Ce choix peut dérouter, voire agacer, mais il a le mérite de donner une identité claire à la série. Reste à voir si, sur la durée, cette approche ne finira pas par lasser. L’épisode repose avant tout sur ses acteurs. Mark Ruffalo incarne un agent au bord de la rupture, oscillant entre fragilité et obstination. Ses silences, ses maladresses et ses excès traduisent un mal-être profond. Tom Pelphrey, de son côté, donne à Robbie une humanité qui évite le cliché du bandit caricatural. Il réussit à montrer un homme pris dans un engrenage, mais animé par une sincère volonté de protéger les siens. Sa tendresse pour les enfants contraste brutalement avec la violence de ses actes, créant une tension permanente.

Ce premier épisode fait comprendre que Task ne se réduit pas à une chasse au voleur. L’enjeu dépasse la résolution d’une enquête : il s’agit d’explorer ce que la perte, la culpabilité et le besoin d’appartenance peuvent produire chez deux hommes placés de part et d’autre de la loi. La série interroge aussi la notion de leadership, les fragilités familiales et la manière dont chacun tente de combler ses manques. En filigrane, une question traverse l’épisode : qu’est-ce qui définit réellement une personne, ses actes ou ses intentions ? Le format long du premier épisode (plus d’une heure) peut décourager. Certaines scènes semblent rallongées inutilement, comme si l’équipe créative avait voulu poser chaque détail au risque de perdre en efficacité. 

 

Pourtant, lorsqu’arrivent les moments de bascule — notamment la scène du braquage — l’épisode démontre sa capacité à captiver. C’est cette alternance entre lenteur et fulgurance qui caractérise le lancement de la série. Un choix qui peut frustrer, mais qui installe aussi une attente pour la suite. Après ce premier contact, une chose est claire : la confrontation entre Tom et Robbie ne se jouera pas seulement sur le terrain judiciaire. Ce sera aussi une bataille intime, où chacun projettera ses propres failles sur l’autre. J’espère que les prochains épisodes prendront davantage de risques dans l’écriture, en évitant de marteler les parallèles déjà établis. J’aimerais aussi que l’équipe du FBI gagne en épaisseur, car pour l’instant, elle reste trop en retrait pour susciter un véritable intérêt.

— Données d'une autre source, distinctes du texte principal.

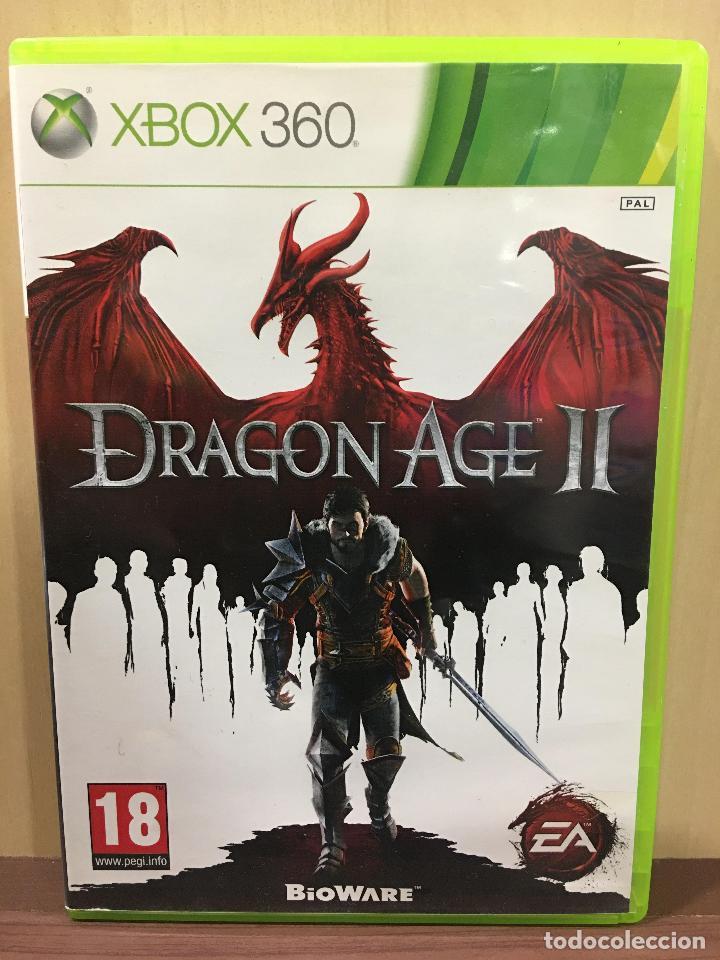 DRAGON AGE 2 - X360 (2ª MANO - BUENO) (Juguetes - Videojuegos y Consolas - Microsoft - Xbox 360)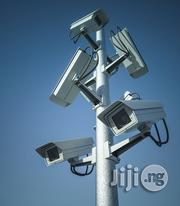 CCTV Security Camera | Security & Surveillance for sale in Lagos State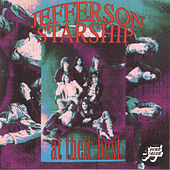 At Their Best by Jefferson Starship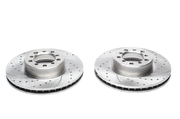 Тормозные диски 300mm x 28mm перфорированные с насечками Mercedes-Benz S-Klasse W126 TA-TECHNIX EVOBS2048P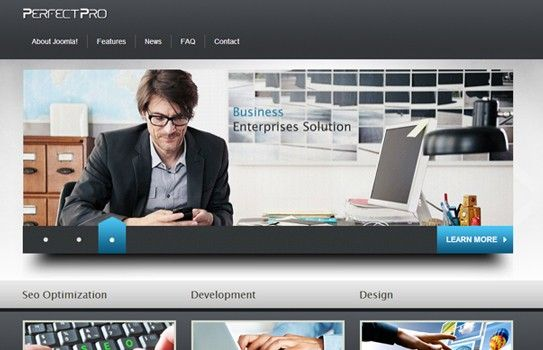 Free joomla business template wajeb Gallery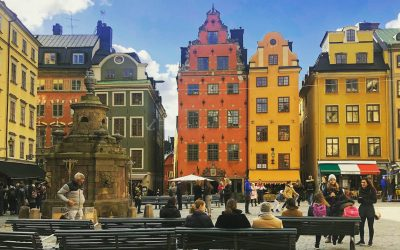 The Best 3 Days In Stockholm Itinerary (Viking Approved)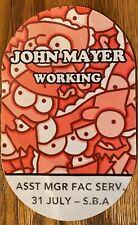 John Mayer 2019 All Access Pass Toronto Scotiabank Center  rare HAVE OTHERS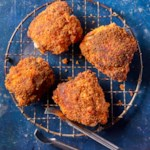 Southern-Style Oven-Fried Chicken
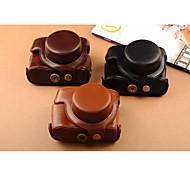 pajiatu® retro pu Lederöl Hautkamera Schutztasche Tasche Cover für Canon Powershot G1X Mark II G1X m2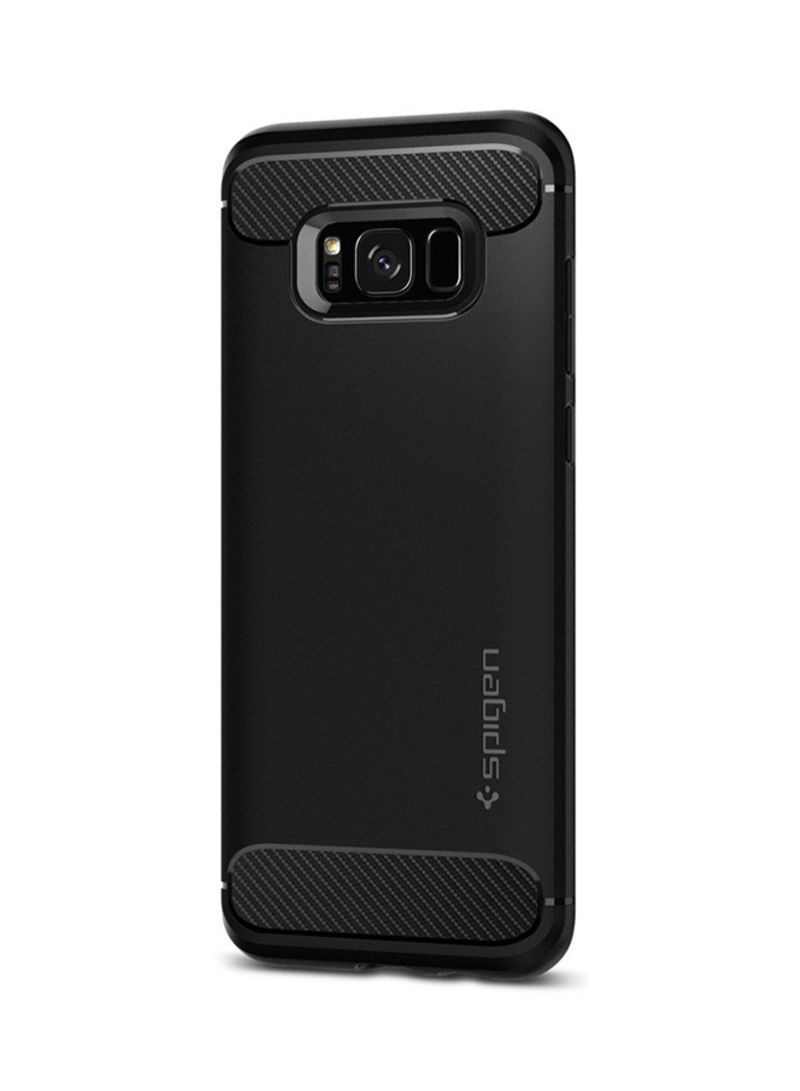 separation shoes 32046 27258 Shop Spigen Rugged Armor Case Cover For Samsung Galaxy S8 Plus Black online  in Riyadh, Jeddah and all KSA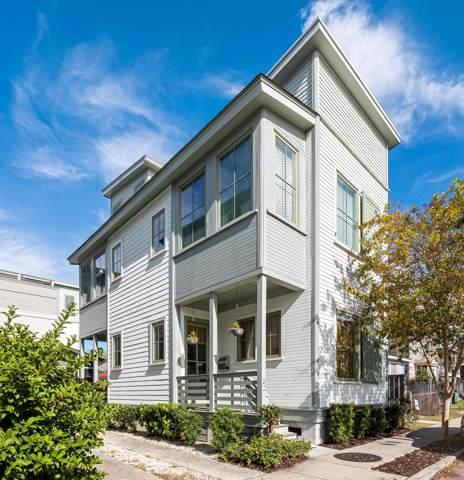 52 Simons Street, Charleston, SC 29403 (#19033026) :: The Cassina Group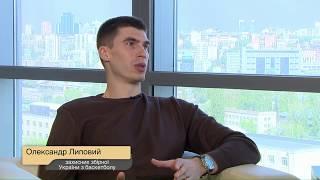 Александр Липовый, веб-конференция защитника сборной Украины по баскетболу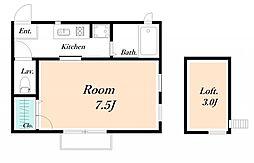 パームテラス[2階]の間取り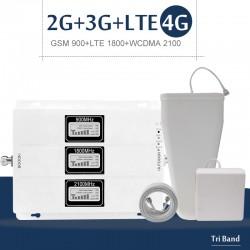 УСИЛВАТЕЛ НА GSM СИГНАЛ 2G 3G 4G LINTRATEK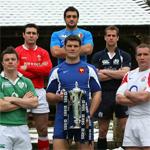 Last year tournament launch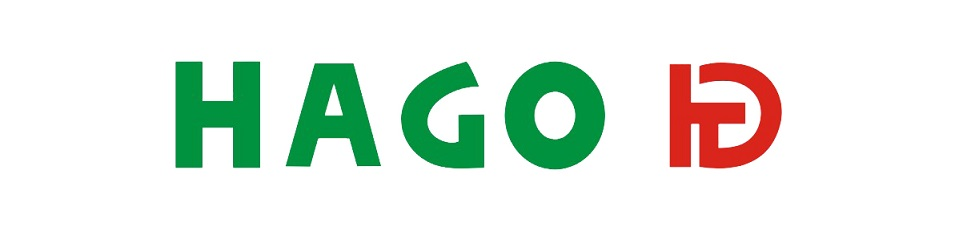 WENZHOU HAGO HOUSEHOLD GOODS CO., LTD.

L’épisode 1 de Task installe une atmosphère sombre, rythmée par des personnages fragiles et des destins qui semblent inévitablement liés. Ce n’est pas l’action qui domine, mais la construction de deux trajectoires parallèles qui finiront par se croiser de manière tragique. Malgré quelques longueurs et une insistance parfois excessive sur les similitudes entre Tom et Robbie, la qualité des interprétations rend ce début de série suffisamment solide pour donner envie de poursuivre. Si Task parvient à développer davantage ses intrigues secondaires et à équilibrer rythme et tension, la mini-série pourrait bien trouver sa place parmi les drames policiers les plus marquants de ces dernières années.

 

Note : 7/10. En bref, l’épisode 1 de Task installe une atmosphère sombre, rythmée par des personnages fragiles et des destins qui semblent inévitablement liés. Ce n’est pas l’action qui domine, mais la construction de deux trajectoires parallèles. Malgré quelques longueurs, la qualité des interprétations rend ce début de série suffisamment solide pour donner envie de poursuivre.